TASK GOAL: Convert every line of the material below into a JSON list of strings, one string per line, leaving out blank lines.

INPUT FOR THIS TASK:
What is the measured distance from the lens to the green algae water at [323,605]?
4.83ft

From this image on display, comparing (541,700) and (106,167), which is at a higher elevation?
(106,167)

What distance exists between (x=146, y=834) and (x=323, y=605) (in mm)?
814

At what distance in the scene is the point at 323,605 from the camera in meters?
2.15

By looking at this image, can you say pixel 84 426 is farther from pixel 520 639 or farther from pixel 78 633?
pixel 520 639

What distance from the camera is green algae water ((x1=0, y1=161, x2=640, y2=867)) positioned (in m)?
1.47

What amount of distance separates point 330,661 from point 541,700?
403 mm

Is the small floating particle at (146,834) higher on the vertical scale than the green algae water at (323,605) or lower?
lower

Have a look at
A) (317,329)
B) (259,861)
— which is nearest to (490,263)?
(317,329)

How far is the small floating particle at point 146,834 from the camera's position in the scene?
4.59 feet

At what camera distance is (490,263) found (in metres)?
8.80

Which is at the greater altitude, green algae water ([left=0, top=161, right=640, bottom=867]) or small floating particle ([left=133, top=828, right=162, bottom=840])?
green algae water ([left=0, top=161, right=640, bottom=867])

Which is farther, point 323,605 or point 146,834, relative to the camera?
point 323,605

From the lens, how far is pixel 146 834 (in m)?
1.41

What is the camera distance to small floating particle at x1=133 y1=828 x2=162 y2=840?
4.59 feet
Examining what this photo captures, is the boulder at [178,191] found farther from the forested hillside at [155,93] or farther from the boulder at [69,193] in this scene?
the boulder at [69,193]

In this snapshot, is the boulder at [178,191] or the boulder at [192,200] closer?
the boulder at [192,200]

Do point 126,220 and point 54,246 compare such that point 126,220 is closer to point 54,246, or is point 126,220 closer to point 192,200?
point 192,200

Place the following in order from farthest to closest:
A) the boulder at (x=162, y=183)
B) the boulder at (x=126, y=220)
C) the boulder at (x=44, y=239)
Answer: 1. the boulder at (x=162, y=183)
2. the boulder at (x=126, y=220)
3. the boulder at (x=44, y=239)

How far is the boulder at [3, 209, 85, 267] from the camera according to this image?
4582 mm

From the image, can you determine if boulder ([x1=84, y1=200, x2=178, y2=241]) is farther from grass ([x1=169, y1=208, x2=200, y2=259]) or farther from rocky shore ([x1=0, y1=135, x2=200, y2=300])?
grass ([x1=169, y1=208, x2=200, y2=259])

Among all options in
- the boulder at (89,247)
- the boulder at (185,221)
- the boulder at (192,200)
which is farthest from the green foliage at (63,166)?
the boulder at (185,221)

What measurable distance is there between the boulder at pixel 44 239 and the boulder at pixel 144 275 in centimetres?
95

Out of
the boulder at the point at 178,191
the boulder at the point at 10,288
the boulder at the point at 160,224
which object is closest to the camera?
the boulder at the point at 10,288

WRITTEN SOLUTION:
[
  "What is the measured distance from the lens to the green algae water at [323,605]?",
  "4.83ft",
  "From this image on display, comparing (541,700) and (106,167), which is at a higher elevation?",
  "(106,167)",
  "What distance exists between (x=146, y=834) and (x=323, y=605) (in mm)?",
  "814",
  "At what distance in the scene is the point at 323,605 from the camera in meters?",
  "2.15",
  "By looking at this image, can you say pixel 84 426 is farther from pixel 520 639 or farther from pixel 78 633?",
  "pixel 520 639",
  "What distance from the camera is green algae water ((x1=0, y1=161, x2=640, y2=867)) positioned (in m)?",
  "1.47",
  "What amount of distance separates point 330,661 from point 541,700?",
  "403 mm",
  "Is the small floating particle at (146,834) higher on the vertical scale than the green algae water at (323,605) or lower?",
  "lower",
  "Have a look at",
  "A) (317,329)",
  "B) (259,861)",
  "— which is nearest to (490,263)?",
  "(317,329)",
  "How far is the small floating particle at point 146,834 from the camera's position in the scene?",
  "4.59 feet",
  "At what camera distance is (490,263) found (in metres)?",
  "8.80",
  "Which is at the greater altitude, green algae water ([left=0, top=161, right=640, bottom=867]) or small floating particle ([left=133, top=828, right=162, bottom=840])?",
  "green algae water ([left=0, top=161, right=640, bottom=867])",
  "Which is farther, point 323,605 or point 146,834, relative to the camera?",
  "point 323,605",
  "From the lens, how far is pixel 146 834 (in m)?",
  "1.41",
  "What is the camera distance to small floating particle at x1=133 y1=828 x2=162 y2=840?",
  "4.59 feet",
  "Examining what this photo captures, is the boulder at [178,191] found farther from the forested hillside at [155,93] or farther from the boulder at [69,193] in this scene?",
  "the boulder at [69,193]",
  "In this snapshot, is the boulder at [178,191] or the boulder at [192,200] closer?",
  "the boulder at [192,200]",
  "Do point 126,220 and point 54,246 compare such that point 126,220 is closer to point 54,246, or is point 126,220 closer to point 192,200?",
  "point 192,200",
  "Place the following in order from farthest to closest:",
  "A) the boulder at (x=162, y=183)",
  "B) the boulder at (x=126, y=220)",
  "C) the boulder at (x=44, y=239)",
  "Answer: 1. the boulder at (x=162, y=183)",
  "2. the boulder at (x=126, y=220)",
  "3. the boulder at (x=44, y=239)",
  "How far is the boulder at [3, 209, 85, 267] from the camera according to this image?",
  "4582 mm",
  "From the image, can you determine if boulder ([x1=84, y1=200, x2=178, y2=241]) is farther from grass ([x1=169, y1=208, x2=200, y2=259]) or farther from rocky shore ([x1=0, y1=135, x2=200, y2=300])?",
  "grass ([x1=169, y1=208, x2=200, y2=259])",
  "Among all options in",
  "- the boulder at (89,247)",
  "- the boulder at (185,221)",
  "- the boulder at (192,200)",
  "which is farthest from the green foliage at (63,166)?",
  "the boulder at (185,221)",
  "What measurable distance is there between the boulder at pixel 44 239 and the boulder at pixel 144 275 in centimetres?",
  "95",
  "Out of",
  "the boulder at the point at 178,191",
  "the boulder at the point at 10,288",
  "the boulder at the point at 160,224",
  "which object is closest to the camera?",
  "the boulder at the point at 10,288"
]